Rats were sacrificed at 4 days (acute inflammation) or 14 days (chronic inflammation) or 28 days (chronic inflammation) after the injection, and the sciatic nerve was harvested together with surrounding tissues. Muscle samples were fixed in 10% neutral buffered formalin and processed for histology (hematoxylin-eosin stained slides) using standard techniques. Muscle samples were stained with Hematoxylin and eosin, and then scored for inflammation (0–4 points) and myotoxicity (0–6 points)^{[31, 60]}. The inflammation score was a subjective assessment of severity (0: no inflammation, 1: peripheral inflammation, 2: deep inflammation, 3: muscular hemifascicular inflammation, 4: muscular holofascicular inflammation). The myotoxicity score reflected two characteristic features of local anesthetic myotoxicity: nuclear internalization and regeneration. Nuclear internalization is characterized by myocytes normal in size and chromaticity, but with nuclei located away from their usual location at the periphery of the cell. Regeneration is characterized by shrunken myocytes with basophilic cytoplasm. Scoring was as follows: 0. normal; 1. perifascicular internalization; 2. deep internalization (>5 cell layers), 3. perifascicular regeneration, 4. deep regeneration, 5. hemifascicular regeneration, 6. holofascicular regeneration.

To evaluate the neurotoxicity, the sciatic nerve samples were processed and fixed in Karnovsky’s KII Solution (2.5 % glutaraldehyde, 2.0 % paraformaldehyde, 0.025 % calcium chloride in 0.1 M cacodylate buffer, pH 7.4). Samples were treated with osmium tetroxide for post-fixation for 2 hours and were subsequently dehydrated in graded acetone solutions for 10 min each (30%, 60%, 90%, 100%, 100%, 100%). Then, the nerves were infiltrated with acetone/Epon resin mixtures (1:1, 1:2, 0:1). After being sectioned by a diamond knife through an ultramicrotome, nerve sections of 1 μm were stained with toluidine blue, followed by light microscopy. Slides were analyzed by an observer blinded to the nature of individual samples.

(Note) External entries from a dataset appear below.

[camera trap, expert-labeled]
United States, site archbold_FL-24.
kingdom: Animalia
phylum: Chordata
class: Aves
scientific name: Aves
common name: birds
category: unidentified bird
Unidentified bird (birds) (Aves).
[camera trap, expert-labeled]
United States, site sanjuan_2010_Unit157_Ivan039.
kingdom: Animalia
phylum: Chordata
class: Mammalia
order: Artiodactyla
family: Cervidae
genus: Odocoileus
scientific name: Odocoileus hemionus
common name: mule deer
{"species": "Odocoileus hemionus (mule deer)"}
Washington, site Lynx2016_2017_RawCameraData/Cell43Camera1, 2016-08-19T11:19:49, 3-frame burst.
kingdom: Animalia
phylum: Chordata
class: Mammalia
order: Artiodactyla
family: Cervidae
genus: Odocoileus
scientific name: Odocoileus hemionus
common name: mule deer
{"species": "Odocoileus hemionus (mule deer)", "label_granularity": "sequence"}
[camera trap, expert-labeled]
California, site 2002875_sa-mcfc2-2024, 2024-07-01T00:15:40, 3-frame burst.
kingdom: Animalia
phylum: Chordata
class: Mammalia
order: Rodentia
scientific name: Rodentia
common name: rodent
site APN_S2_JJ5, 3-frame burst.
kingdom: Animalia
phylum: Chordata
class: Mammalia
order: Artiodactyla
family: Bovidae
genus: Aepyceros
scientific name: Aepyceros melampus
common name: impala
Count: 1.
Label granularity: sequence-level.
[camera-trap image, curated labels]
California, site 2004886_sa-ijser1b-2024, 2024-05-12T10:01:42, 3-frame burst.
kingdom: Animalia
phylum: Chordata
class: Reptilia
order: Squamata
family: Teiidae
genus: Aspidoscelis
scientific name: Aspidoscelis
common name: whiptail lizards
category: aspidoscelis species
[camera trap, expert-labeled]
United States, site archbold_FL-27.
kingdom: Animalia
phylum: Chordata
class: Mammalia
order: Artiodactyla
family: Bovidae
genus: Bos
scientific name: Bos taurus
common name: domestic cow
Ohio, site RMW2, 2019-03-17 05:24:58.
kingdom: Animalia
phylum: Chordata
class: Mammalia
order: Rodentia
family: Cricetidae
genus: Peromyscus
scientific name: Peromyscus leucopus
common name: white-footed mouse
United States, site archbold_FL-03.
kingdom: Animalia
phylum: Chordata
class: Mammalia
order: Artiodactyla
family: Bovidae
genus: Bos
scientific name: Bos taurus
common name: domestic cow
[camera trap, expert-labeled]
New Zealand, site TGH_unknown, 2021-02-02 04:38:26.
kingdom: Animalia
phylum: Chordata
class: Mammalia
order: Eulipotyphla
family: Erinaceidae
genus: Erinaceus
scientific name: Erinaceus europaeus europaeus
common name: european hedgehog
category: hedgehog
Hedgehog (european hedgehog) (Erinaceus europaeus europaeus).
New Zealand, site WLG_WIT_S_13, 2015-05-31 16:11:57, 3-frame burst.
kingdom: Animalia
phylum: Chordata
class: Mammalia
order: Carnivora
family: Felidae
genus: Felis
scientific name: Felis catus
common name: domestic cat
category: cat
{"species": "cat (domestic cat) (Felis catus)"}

To evaluate the distribution of PPG-HPG-FITC urethane, the sciatic nerves were harvested and embedded into the OCT compound and frozen sections were prepared. A coverslip was placed, and the slides were imaged by confocal laser scanning microscopy (Leica TCS SP2 AOBS).

Statistical Analysis.

Data are presented as means ± SDs (n = 3 in drug encapsulation and release kinetics, n = 4 in neurobehavioral studies). The statistical differences between groups were tested by one-way analysis of variance (ANOVA) for multiple comparisons. The inflammation scores and myotoxicity scores were reported as medians (n= 2–5 per experimental group) and were compared using the Mann-Whitney U test. This method was selected because the data were ordinal in nature. Statistical analyses were performed with Origin 2021 software (Origin Lab Corp. Northampton, MA). Statistical significance was defined as a p< 0.05.

Figure 5.

Neurobehavioral assessment of rats that received a single sciatic nerve injection of 0.3 mL PBS containing 60 mg HPG-PPG-HPG polymer and TTX and/or SOS. Ipsilateral and contralateral paw thermal latency to thermal stimulation. n = 4. Data presented are the mean ± SD of the respective treatment groups.